What is hadoop definition and need?
Definition of Hadoop:
Today our data growing so rapidly on internet and these data are unstructured format. The time has come for you to re-check your approach to data storage, data management, and data paralytics.
Hadoop framework for programming:
Hadoop is a free open source, Java-based framework for programming that supports the processing of large data sets in a distributed computing environment. It is part of the Apache project sponsored by the Apache Software Foundation.
Hadoop can handle all types of data from disparate systems: structured, unstructured, log files, pictures, audio files, text – just about anything you can think have, regardless of its native format.

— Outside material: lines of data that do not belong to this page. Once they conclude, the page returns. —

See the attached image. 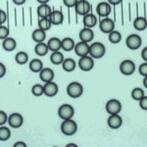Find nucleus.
Masks as SVG:
<instances>
[{
    "mask_svg": "<svg viewBox=\"0 0 147 147\" xmlns=\"http://www.w3.org/2000/svg\"><path fill=\"white\" fill-rule=\"evenodd\" d=\"M106 53V47L101 42H94L91 45H89L88 55L93 59H100Z\"/></svg>",
    "mask_w": 147,
    "mask_h": 147,
    "instance_id": "f257e3e1",
    "label": "nucleus"
},
{
    "mask_svg": "<svg viewBox=\"0 0 147 147\" xmlns=\"http://www.w3.org/2000/svg\"><path fill=\"white\" fill-rule=\"evenodd\" d=\"M78 130V125L72 119L69 120H63V123L61 125V131L63 132L65 136H71L77 132Z\"/></svg>",
    "mask_w": 147,
    "mask_h": 147,
    "instance_id": "f03ea898",
    "label": "nucleus"
},
{
    "mask_svg": "<svg viewBox=\"0 0 147 147\" xmlns=\"http://www.w3.org/2000/svg\"><path fill=\"white\" fill-rule=\"evenodd\" d=\"M84 86L79 82H73L67 86V93L71 98H79L82 95Z\"/></svg>",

Furthermore, you can put it all in your Hadoop cluster with no prior need for a schema. In other words, you don’t need to know how you intend to query your data before you store it
What Is Apache Hadoop?
The Apache Hadoop project develops open-source software for reliable, scalable, distributed computing.
Framework that allows for the distributed processing.
It is designed to scale up from single servers to thousands of machines.
Highly-available service on top of a cluster of computers for storing large amount of data.
The Hadoop project includes these modules:
Hadoop Common: The common utilities that support the other Hadoop modules.
Hadoop Distributed File System: A distributed file system that provides high-throughput access to application data.
Hadoop YARN: A framework for job scheduling and cluster resource management.
Hadoop MapReduce: A YARN-based system for parallel processing of large data sets.
HDFS (Hadoop Distributed File System):
Support for POSIX-style filesystem extended attributes. See the user documentation for more details.
Using the OfflineImageViewer, clients can now browse an fsimage via the WebHDFS API.
The NFS gateway received a number of supportability improvements and bug fixes. The Hadoop portmapper is no longer required to run the gateway, and the gateway is now able to reject connections from unprivileged ports.
The SecondaryNameNode, JournalNode, and DataNode web UIs have been modernized with HTML5 and Javascript.